The Texas Law Review invited Professor Laurent Sacharoff to respond to my article, and he wrote a 10-page response in the Law Reviews's online edition: What Am I Really Saying When I Open My Smartphone? A Response to Orin S. Kerr. (Laurent and I have been disagreeing about this issue for years, so it was great to have our differing views directly in print.) From his introduction:
The rule should not be, as Kerr argues, whether the government can how the suspect knows the password to the device. Rather, the rule should be whether the government already knows the person possesses the files on the device and can identify them with reasonable particularity. This rule, after all, is precisely what the case law requires in an ordinary documentproduction situation.
Which of these two rules should govern depends, roughly speaking, upon whether this foregone conclusion doctrine applies to the password only or to the files on the device as well. This debate has divided courts recently.

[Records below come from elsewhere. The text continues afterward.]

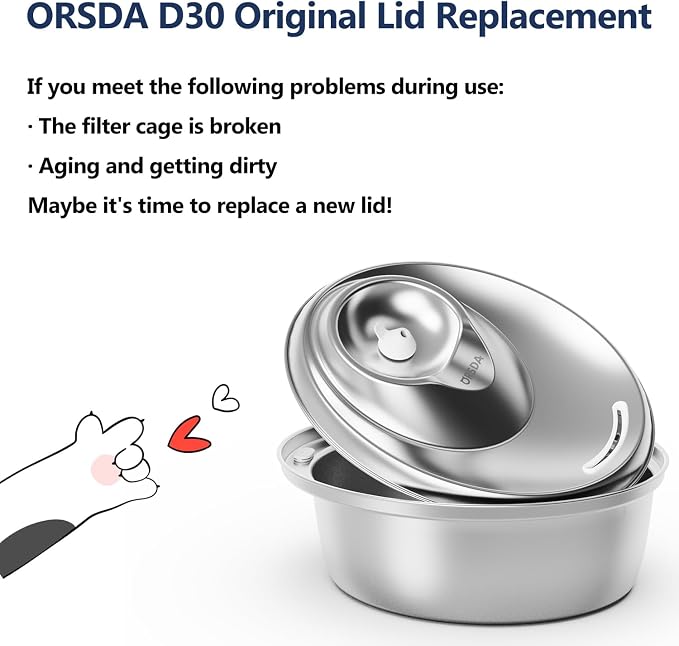 ORSDA D30 Original Lid Replacement

If you meet the following problems during use:

· The filter cage is broken

· Aging and getting dirty

Maybe it's time to replace a new lid!

ORSDA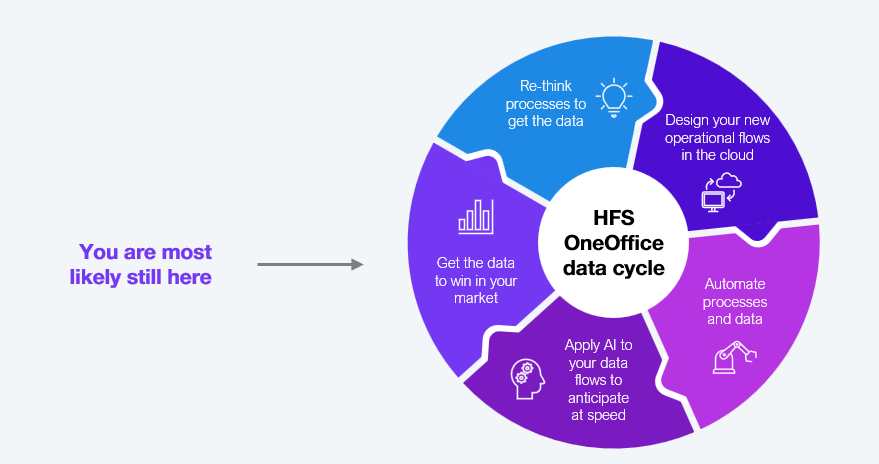 You are most likely still here

HFS OneOffice data cycle

Re-think processes to get the data

Design your new operational flows in the cloud

Automate processes and data

Apply AI to your data flows to anticipate at speed

Get the data to win in your market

In fact, some courts holding that the government must merely establish that the suspect knows the password have often cited Kerr's argument made earlier in blog posts that have ultimately led to his more serious consideration here.
The difficulty arises because the act of production doctrine itself, and therefore the foregone conclusion doctrine, rest upon a faulty premise. Courts and some scholars including Kerr rarely discuss this flaw and how it infects the entire act-of-production enterprise. This short response piece shows how we must address this flaw before applying the act of production doctrine to the new situation of passwords.

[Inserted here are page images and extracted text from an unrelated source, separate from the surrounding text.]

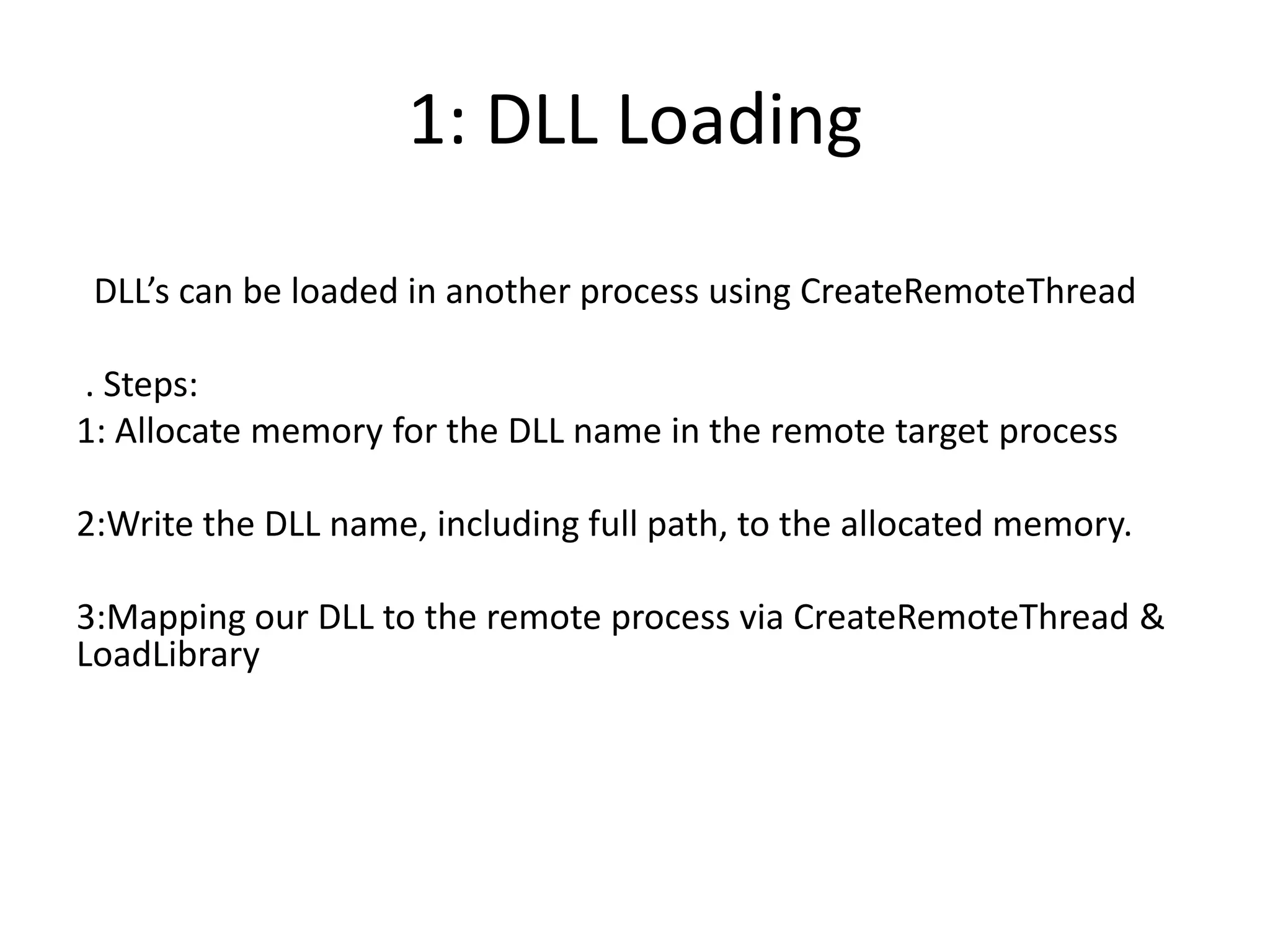 1: DLL Loading

DLL’s can be loaded in another process using CreateRemoteThread

. Steps:
1: Allocate memory for the DLL name in the remote target process

2:Write the DLL name, including full path, to the allocated memory.

3:Mapping our DLL to the remote process via CreateRemoteThread & LoadLibrary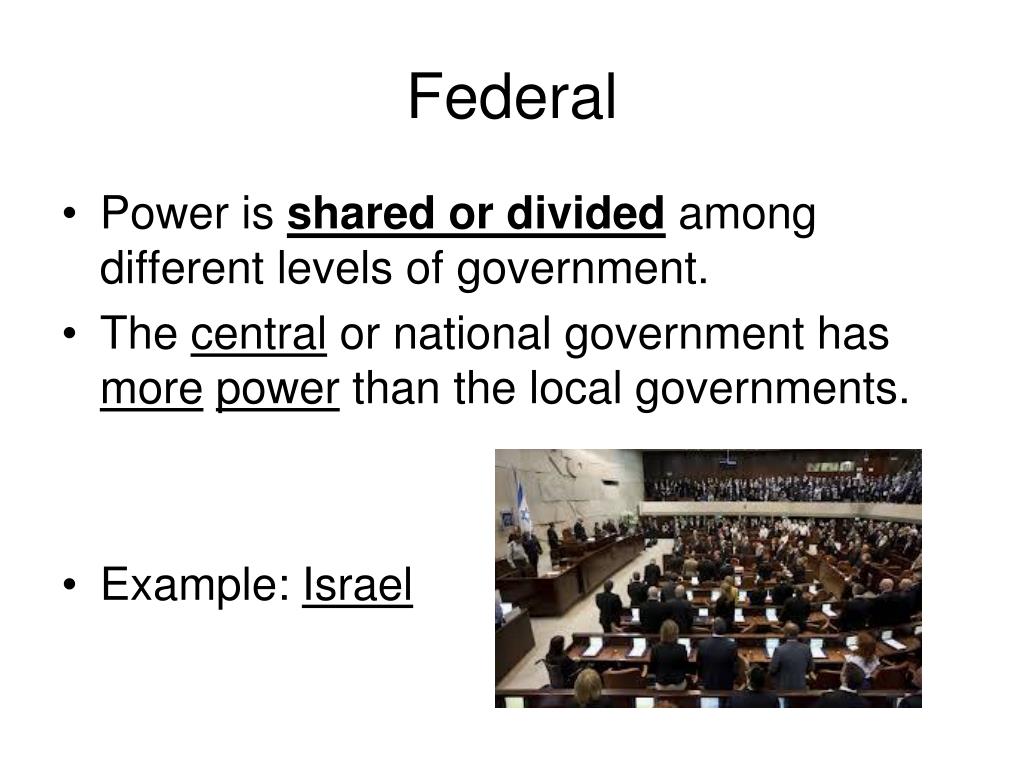 Federal

• Power is shared or divided among different levels of government.
• The central or national government has more power than the local governments.

• Example: Israel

Below, I first sketch the act of production doctrine as it applies to ordinary document productions, along with its faulty premise, before applying the analogy to entering passwords to unlock devices. I then try to show why Kerr's simple rule does not follow from the existing case law, in part because he has failed to take account of this faulty premise. Finally, I assess Kerr's larger normative argument.
I reply to the core of Professor Sacharoff's response in my article with the following:
Professor Sacharoff contends that the testimony implicit in entering a password to decrypt a device includes additional statements, specifically that "the device likely belongs to the person" who entered the password "and that the person possesses, perhaps knowingly, the files on the device." In my view, Professor Sacharoff is mixing up the implied testimony inherent in an act with its evidentiary value. The implied testimony of an act is what a person must have been thinking to complete the act. On the other hand, the evidentiary value of an act is what conclusions a fact-finder might be more or less inclined to reach upon learning of the act. An act of decryption no doubt can have broad evidentiary significance in many cases. A fact-finder informed that a person decrypted a device may be more inclined to think that the person owns the device and may have knowledge of its contents. But the privilege against self-incrimination harnesses different principles than evidence law. What matters for the privilege is the state of mind that the act necessarily reveals, not what facts about the world an act suggests are more likely to be true.
I have more thoughts on Professor Sacharoff's response that I'm happy to add if there is interest. But I figured that, for now, I would at least put the links up and let readers know about the article and the exchange.